Share Purchase Agreement Disputes

Since the company is a separate legal entity from its shareholders, the company`s debts belong to the company and cannot normally be passed on to the seller. Here, a well-developed share purchase agreement can help. Even if you don`t agree or have broken the agreement, not everyone should be lost. They acquired 100% of the share capital issued in a limited company. Everything seemed perfect for your needs, sound finances, complete orders, loyal customer base and no significant liabilities… And then you start to manage everyday life. They are beginning to realize that the company`s assets have been artificially inflated by debts that do not appear to be recoverable, or that there are hidden tax liabilities or that outgoing directors have approved inappropriate or unprofitable contracts. Maybe major employees leave and occupy a significant portion of your customer base, or an employee has a serious complaint against the company for discrimination or unfair dismissal. You may even find that the company is responsible for the debts or questionable activities of a former parent company. In any case, you suddenly discover that the company is worth much less than what you paid. At the beginning of the GSO, the identity of the seller and buyer, including their addresses and your statutory headquarters, is described if it is a company or other legal body. If the business is owned by more than one shareholder, it is important for the buyer to ensure that each seller is responsible for the total amount of debt (joint and several liability) or, if not, as the distribution of liability is distributed among the individual sellers.

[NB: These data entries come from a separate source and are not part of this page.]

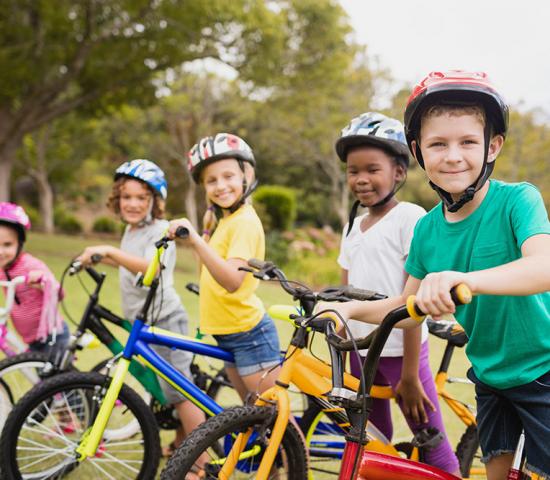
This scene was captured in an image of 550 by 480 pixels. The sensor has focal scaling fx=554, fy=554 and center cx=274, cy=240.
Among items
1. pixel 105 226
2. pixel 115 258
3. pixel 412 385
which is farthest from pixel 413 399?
pixel 105 226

The judge rejected the MacAlisters` argument and found that it was wrong to take the purchase price as a reference to the value of Motorplus, without taking into account the full conclusions of the experts. The judge thus rejected the price paid as conclusive evidence of the value of the shares “as justified” at the time of the GSO, on the grounds that all parties had entered the GSO, knowing that the price did not represent the full value of the market, the transaction having been concluded quickly and against cash payment. The judge noted that Motorplus`s value was “as justified” of approximately $3 million. Since the judge found that Motorplus was in fact of no value, it was the amount of damages suffered by Cardamon as a result of the offence. The judge reduced that figure by $500,000 to reflect the de minimis rule, which left about $2.5 million and then applied the cap to the purchase price of $2.38 million. Cardamon was then able to recover the full purchase price. A share purchase agreement is probably long and consists of a main document and different calendars or annexes containing specific information and details of the transaction. While a SPA can be in any format, the following are the most important clauses, and those that should ideally be designed by an experienced legal expert.

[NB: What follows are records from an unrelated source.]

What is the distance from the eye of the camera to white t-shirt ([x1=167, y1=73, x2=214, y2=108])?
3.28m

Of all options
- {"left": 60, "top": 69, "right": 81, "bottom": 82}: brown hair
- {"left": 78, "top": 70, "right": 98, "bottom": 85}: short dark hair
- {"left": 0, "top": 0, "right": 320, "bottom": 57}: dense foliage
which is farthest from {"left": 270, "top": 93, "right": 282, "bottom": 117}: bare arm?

A target company subject to a share purchase agreement cannot be insolvent, i.e. not pay its debts. 36. The target company was not involved in disputes with the tax authorities.5 The seller is the sole owner and registered owner of the shares The parties dispute the value of the shares “as collateral”. The MacAlisters submitted that this was due to the purchase price of the G.S.O. (in which case the amount recovered would have been US$2.38 million less than the $500,000 de minimis threshold).